> _Passage_
Consider the yelps of joy (from everyone except Ian Paisley) that greeted news of the IRA’s disarmament. The clichéd response was to say that ‘the IRA has finally taken the gun out of Irish politics’ (5). One report claimed that it was the fact that the IRA remained heavily armed over the past 10 years, during what was supposed to be a peace process, which ‘perhaps more than anything else…prevented peace’ (6). Anyone would think that it was the mere existence of IRA weapons that started the war in Northern Ireland and kept it going for 25 years (from 1969 to 1994). This overlooks one small fact: the IRA had virtually no weapons when the conflict began.
The IRA split in late December 1969, when its Dublin-based leaders refused to send weapons to aid beleaguered nationalist communities in Northern Ireland, which was fast descending into violent conflict between Catholics and allied Unionist and British forces. The Official IRA stayed in Dublin, while the Provisional IRA, with a new leadership in Belfast, set about acquiring weapons (even relying, at one stage, on officials in the Dublin government to smuggle handguns north of the border). So the Provisional IRA didn’t even come into existence, much less start arming itself, until a year-and-a-half after the violent clashes over Catholic civil rights in 1968 and four months after the British Army was deployed in August 1969. The Provos first shot and killed a British soldier in February 1971, a full 18 months after the British Army’s arrival.
Today’s focus on numbers and types of IRA weapons, with those scary photos of IRA arms caches that apparently did so much to ‘prevent peace’, overlooks the fact that some of the fiercest clashes in Northern Ireland – such as the three-day Battle of the Bogside in Derry in August 1969 – involved stones and petrol bombs, not Kalashnikovs smuggled from overseas. Even the Provisional IRA itself remained as reliant on homemade devices as it did on traditional weaponry. It used ‘coffee-jar bombs’ against the RUC and British soldiers; in one of its most audacious attacks, when in 1991 it launched mortars at 10 Downing Street while then prime minister John Major was holding a Cabinet meeting to discuss the Gulf War, the mortars were fired from specially reconstructed drain pipes from the back of a van parked on Whitehall.

> _Data listing_
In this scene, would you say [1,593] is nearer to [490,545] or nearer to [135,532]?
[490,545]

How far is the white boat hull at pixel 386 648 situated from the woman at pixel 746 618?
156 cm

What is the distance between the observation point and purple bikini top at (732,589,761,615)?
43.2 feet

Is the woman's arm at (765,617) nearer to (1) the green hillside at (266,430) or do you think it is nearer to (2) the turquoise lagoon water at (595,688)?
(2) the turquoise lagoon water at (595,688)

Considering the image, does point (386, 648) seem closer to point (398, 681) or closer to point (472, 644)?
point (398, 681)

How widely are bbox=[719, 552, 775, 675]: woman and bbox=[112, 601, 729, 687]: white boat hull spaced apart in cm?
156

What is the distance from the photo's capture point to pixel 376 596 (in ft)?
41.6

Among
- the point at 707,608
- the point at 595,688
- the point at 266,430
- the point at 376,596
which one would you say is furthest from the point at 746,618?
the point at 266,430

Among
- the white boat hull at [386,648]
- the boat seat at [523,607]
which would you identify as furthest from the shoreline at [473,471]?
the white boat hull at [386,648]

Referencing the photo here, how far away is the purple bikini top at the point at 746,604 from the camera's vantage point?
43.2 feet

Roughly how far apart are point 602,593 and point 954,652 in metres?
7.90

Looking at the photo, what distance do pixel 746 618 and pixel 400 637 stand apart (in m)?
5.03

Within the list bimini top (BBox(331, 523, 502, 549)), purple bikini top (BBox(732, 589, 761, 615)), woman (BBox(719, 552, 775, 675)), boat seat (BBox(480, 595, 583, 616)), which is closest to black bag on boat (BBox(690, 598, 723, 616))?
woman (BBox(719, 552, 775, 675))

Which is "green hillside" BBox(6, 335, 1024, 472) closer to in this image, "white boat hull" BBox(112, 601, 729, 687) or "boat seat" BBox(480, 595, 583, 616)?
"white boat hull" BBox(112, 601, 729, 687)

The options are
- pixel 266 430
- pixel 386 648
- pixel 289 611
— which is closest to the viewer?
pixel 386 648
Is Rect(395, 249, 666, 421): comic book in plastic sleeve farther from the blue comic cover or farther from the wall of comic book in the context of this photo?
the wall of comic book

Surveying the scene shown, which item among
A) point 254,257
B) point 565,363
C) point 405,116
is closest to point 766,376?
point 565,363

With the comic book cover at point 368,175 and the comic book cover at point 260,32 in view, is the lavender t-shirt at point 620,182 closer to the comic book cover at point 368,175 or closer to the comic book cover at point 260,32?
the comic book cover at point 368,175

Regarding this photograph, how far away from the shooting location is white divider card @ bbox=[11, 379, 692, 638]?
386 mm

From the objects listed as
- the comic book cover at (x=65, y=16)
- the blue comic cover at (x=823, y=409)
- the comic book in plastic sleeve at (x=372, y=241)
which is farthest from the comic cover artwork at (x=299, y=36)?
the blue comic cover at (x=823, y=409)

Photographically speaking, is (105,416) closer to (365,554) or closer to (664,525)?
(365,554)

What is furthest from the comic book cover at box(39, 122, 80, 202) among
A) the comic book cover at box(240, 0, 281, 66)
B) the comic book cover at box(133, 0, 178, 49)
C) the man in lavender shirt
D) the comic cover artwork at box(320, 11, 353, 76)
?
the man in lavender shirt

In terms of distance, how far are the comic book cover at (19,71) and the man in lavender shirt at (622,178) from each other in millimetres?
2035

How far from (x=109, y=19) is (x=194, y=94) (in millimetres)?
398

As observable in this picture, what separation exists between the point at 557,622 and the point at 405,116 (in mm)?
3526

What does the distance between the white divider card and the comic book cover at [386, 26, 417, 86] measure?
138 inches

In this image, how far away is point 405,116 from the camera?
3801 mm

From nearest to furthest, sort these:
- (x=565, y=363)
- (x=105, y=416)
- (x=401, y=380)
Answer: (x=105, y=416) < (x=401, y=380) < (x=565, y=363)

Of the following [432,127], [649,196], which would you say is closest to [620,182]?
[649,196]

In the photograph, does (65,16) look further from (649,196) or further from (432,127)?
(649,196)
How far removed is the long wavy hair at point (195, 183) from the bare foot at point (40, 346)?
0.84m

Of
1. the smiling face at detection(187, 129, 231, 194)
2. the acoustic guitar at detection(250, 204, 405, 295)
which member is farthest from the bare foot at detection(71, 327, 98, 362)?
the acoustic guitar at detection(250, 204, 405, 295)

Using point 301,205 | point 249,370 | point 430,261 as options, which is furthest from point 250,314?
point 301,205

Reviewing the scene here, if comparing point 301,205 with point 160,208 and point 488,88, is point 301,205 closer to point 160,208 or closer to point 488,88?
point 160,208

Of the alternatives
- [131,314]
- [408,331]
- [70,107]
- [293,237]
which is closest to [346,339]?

> _Problem to solve_
Return the part of the passage on the IRA's weapons starting with "The IRA split" and going on through "British Army’s arrival.", copied word for word. The records play no part in what comes next.

> _Answer for this exercise_
The IRA split in late December 1969, when its Dublin-based leaders refused to send weapons to aid beleaguered nationalist communities in Northern Ireland, which was fast descending into violent conflict between Catholics and allied Unionist and British forces. The Official IRA stayed in Dublin, while the Provisional IRA, with a new leadership in Belfast, set about acquiring weapons (even relying, at one stage, on officials in the Dublin government to smuggle handguns north of the border). So the Provisional IRA didn’t even come into existence, much less start arming itself, until a year-and-a-half after the violent clashes over Catholic civil rights in 1968 and four months after the British Army was deployed in August 1969. The Provos first shot and killed a British soldier in February 1971, a full 18 months after the British Army’s arrival.